OTHER THINGS TO SEE & DO IN MELBOURNE
- Dine on the move aboard the Colonial Tramcar Restaurant – a beautifully restored 1927 tram, which is now a luxury restaurant on tracks. Board the tram for lunch or dinner and enjoy fine cuisine and Australian wine. A unique way to see Melbourne. Bookings are essential.
- The Eureka Skydeck 88 has awe-inspiring views of Melbourne and the surrounding area – stretching 60km to the horizon, from the Southern Hemisphere’s highest viewing platform.
- For that true Melbourne sporting experience, head to the Melbourne Cricket Ground (MCG) or Docklands Stadium to watch an “Aussie Rules” (Australian Football League /AFL) game. Experience the spectacular excitement of the countries unique and favourite sport, where an average match can attract an almost capacity crowd of vocal – yet peaceful – supporters.
- The Moonlight Cinema is Melbourne’s favourite outdoor cinema screening latest release and classic films during the summer months in the beautiful Royal Botanic Gardens. For an entertaining night out pack a picnic and enjoy an outdoor movie on the lawns – it’s like a day in the park, dinner and a movie all in one.
- Visit the Southbank precinct for the home of Melbourne art and culture – the Victorian Arts Centre and the National Gallery of Victoria’s international collection. Federation Square fuses art with architecture while city laneways and precincts showcase the innovation and skill of local artists and designers while any number of theatres, museums and events will introduce you to a new Melbourne.

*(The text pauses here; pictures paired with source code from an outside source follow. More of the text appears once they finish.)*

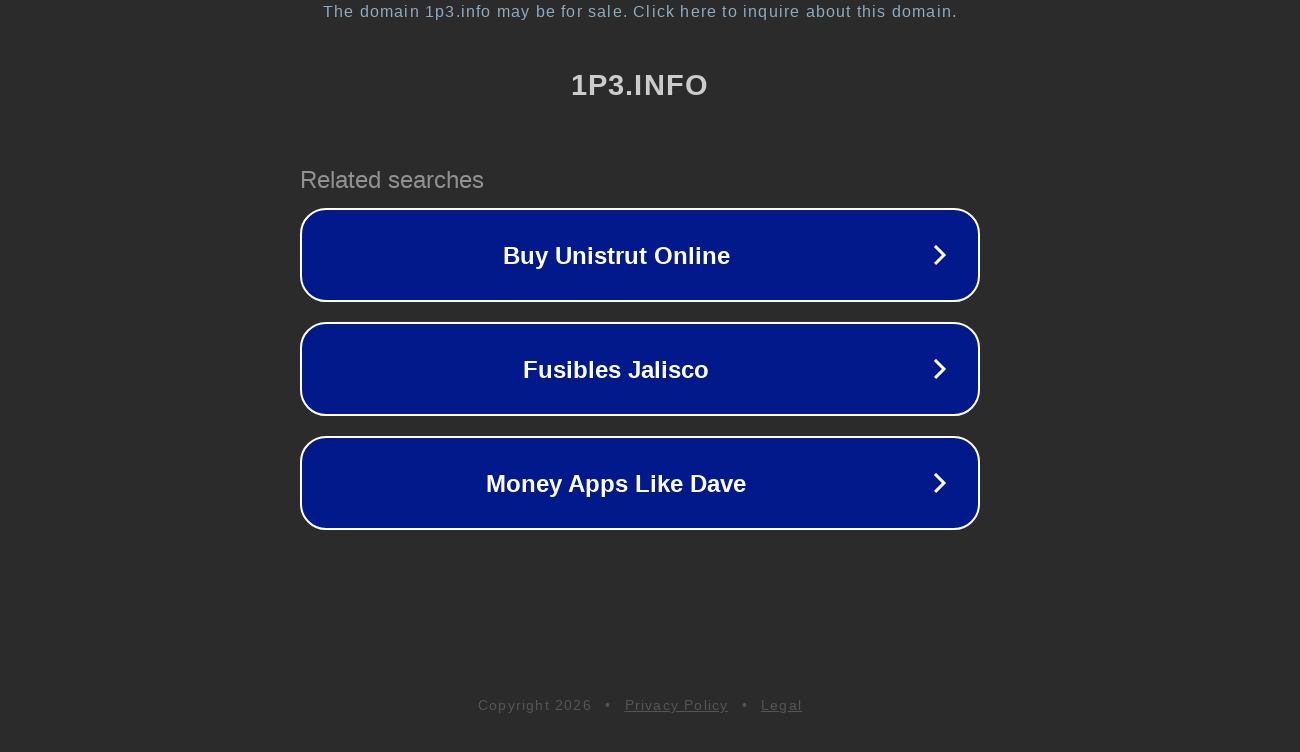

--- FILE ---
content_type: text/html; charset=utf-8
request_url: http://1p3.info/detail_1365.html
body_size: 1050
content:
<!doctype html>
<html data-adblockkey="MFwwDQYJKoZIhvcNAQEBBQADSwAwSAJBANDrp2lz7AOmADaN8tA50LsWcjLFyQFcb/P2Txc58oYOeILb3vBw7J6f4pamkAQVSQuqYsKx3YzdUHCvbVZvFUsCAwEAAQ==_kcePBoUxH0iehPVnoKiq3UaewAAtDHSgJZOWaLY+YNeWosK9bspDmG8NEBwMHR6M8z3uK80d9IJOTNk8jAEQXA==" lang="en" style="background: #2B2B2B;">
<head>
    <meta charset="utf-8">
    <meta name="viewport" content="width=device-width, initial-scale=1">
    <link rel="icon" href="[data-uri]">
    <link rel="preconnect" href="https://www.google.com" crossorigin>
</head>
<body>
<div id="target" style="opacity: 0"></div>
<script>window.park = "[base64]";</script>
<script src="/btYaostGk.js"></script>
</body>
</html>
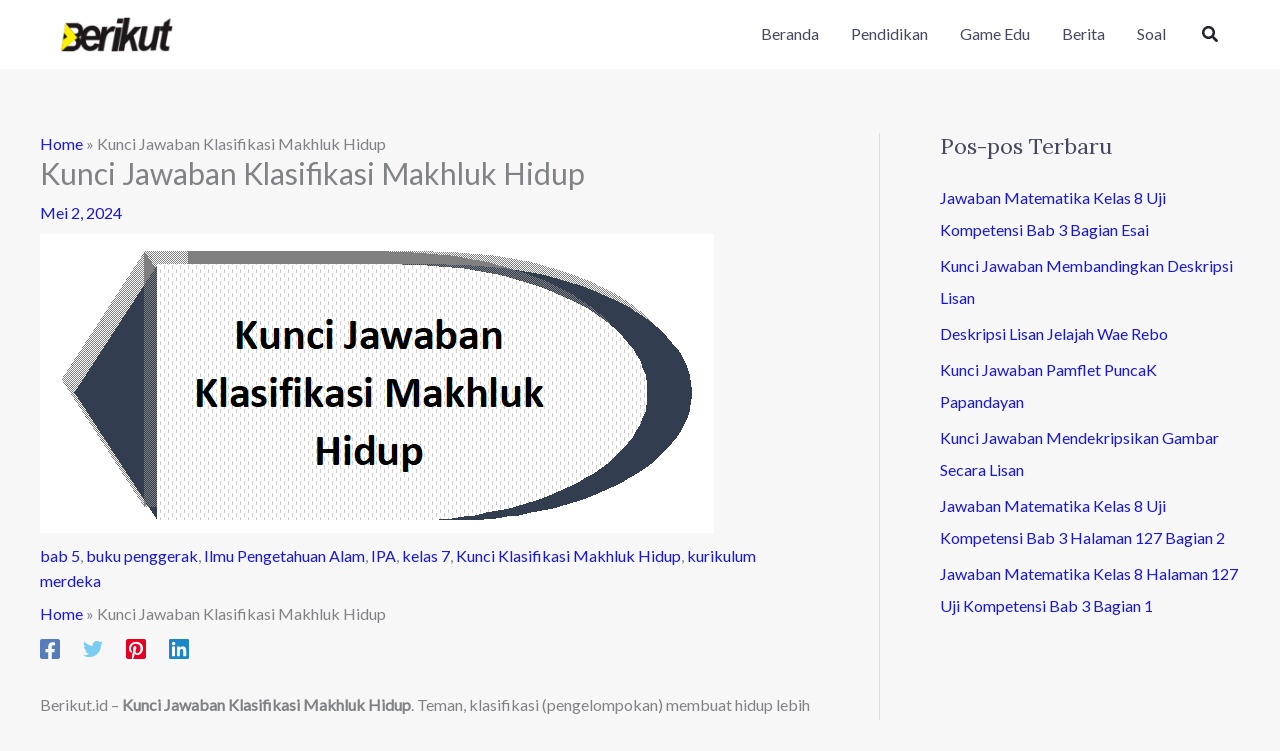

--- FILE ---
content_type: text/html; charset=utf-8
request_url: https://www.google.com/recaptcha/api2/aframe
body_size: 265
content:
<!DOCTYPE HTML><html><head><meta http-equiv="content-type" content="text/html; charset=UTF-8"></head><body><script nonce="TH_l0BBpX5maspnppFoAig">/** Anti-fraud and anti-abuse applications only. See google.com/recaptcha */ try{var clients={'sodar':'https://pagead2.googlesyndication.com/pagead/sodar?'};window.addEventListener("message",function(a){try{if(a.source===window.parent){var b=JSON.parse(a.data);var c=clients[b['id']];if(c){var d=document.createElement('img');d.src=c+b['params']+'&rc='+(localStorage.getItem("rc::a")?sessionStorage.getItem("rc::b"):"");window.document.body.appendChild(d);sessionStorage.setItem("rc::e",parseInt(sessionStorage.getItem("rc::e")||0)+1);localStorage.setItem("rc::h",'1769629132348');}}}catch(b){}});window.parent.postMessage("_grecaptcha_ready", "*");}catch(b){}</script></body></html>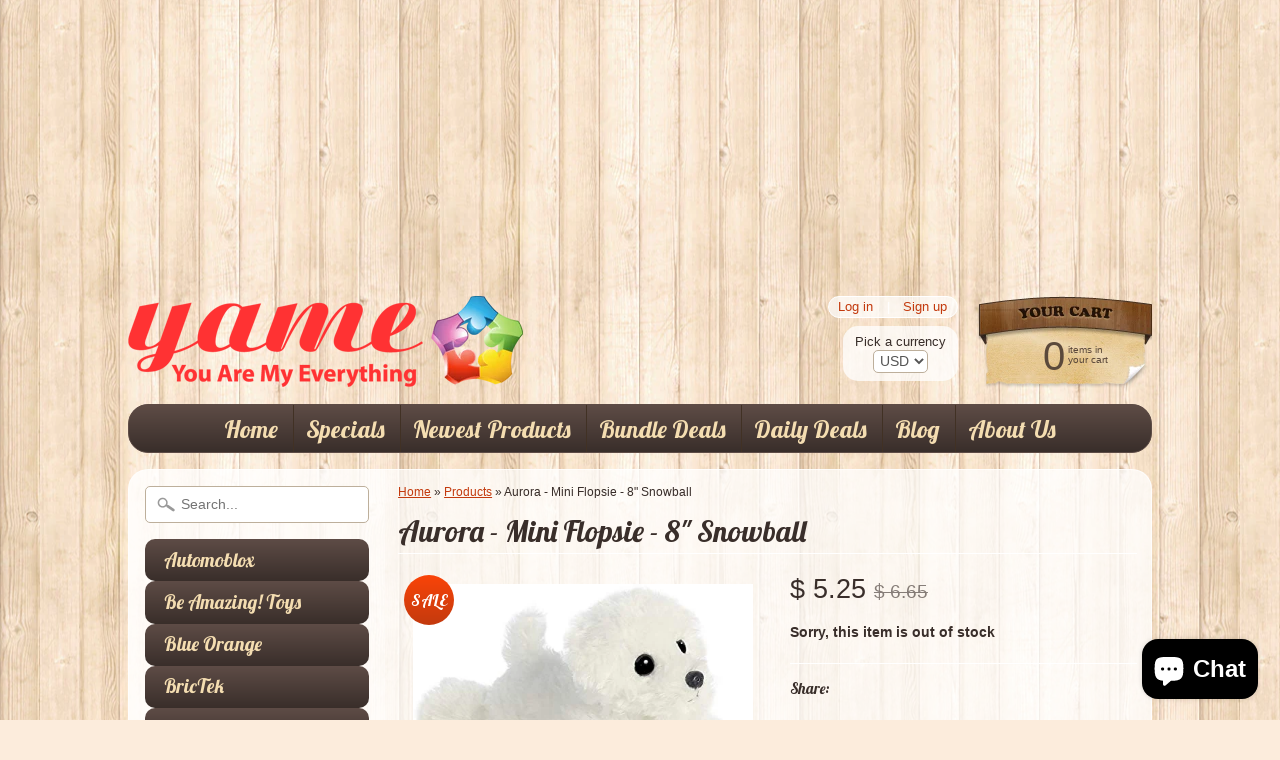

--- FILE ---
content_type: text/html; charset=utf-8
request_url: https://www.google.com/recaptcha/api2/aframe
body_size: 267
content:
<!DOCTYPE HTML><html><head><meta http-equiv="content-type" content="text/html; charset=UTF-8"></head><body><script nonce="AI0mNnNx4GlUj40CFOqvAg">/** Anti-fraud and anti-abuse applications only. See google.com/recaptcha */ try{var clients={'sodar':'https://pagead2.googlesyndication.com/pagead/sodar?'};window.addEventListener("message",function(a){try{if(a.source===window.parent){var b=JSON.parse(a.data);var c=clients[b['id']];if(c){var d=document.createElement('img');d.src=c+b['params']+'&rc='+(localStorage.getItem("rc::a")?sessionStorage.getItem("rc::b"):"");window.document.body.appendChild(d);sessionStorage.setItem("rc::e",parseInt(sessionStorage.getItem("rc::e")||0)+1);localStorage.setItem("rc::h",'1768442614122');}}}catch(b){}});window.parent.postMessage("_grecaptcha_ready", "*");}catch(b){}</script></body></html>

- A visit to Melbourne would not be complete without visiting the Yarra River. New buildings, walks and parks have been created along its banks including the Riverside Park. For the best view of the Yarra River, take a walk to Princes Bridge, St Kilda Road; take a picnic at one of several spots along its banks or board a cruise along the River from Princes Walk (below Princes Bridge).
- Take a guided tour of The Royal Exhibition Building to discover the history of Melbourne’s most famous landmark and Australia’s first World Heritage-listed building.
- Check out the Queen Victoria Market. More than just a shopping mecca this 19th-century market is a historic landmark, a tourist attraction and an institution for Melburnians. The ‘Queen Vic’ was opened in 1878, but the meat market building (except the Victorian facade) operated from 1866. There is a night market on Wednesday nights (November–March) with entertainment, bars, food outlets, unique arts and crafts, eccentric clothing, masseurs, tarot card readers and more.
- For that essential day or overnight trip from Melbourne, explore the world-famous Great Ocean Road. Winding along Victoria’s western coast this classic coastal journey offers stunning ocean views, beachside activities, laid-back coastal towns and maritime villages. The star attraction is the Twelve Apostles – giant rock stacks that rise majestically from the Southern Ocean and are the central feature of the rugged Port Campbell National Park.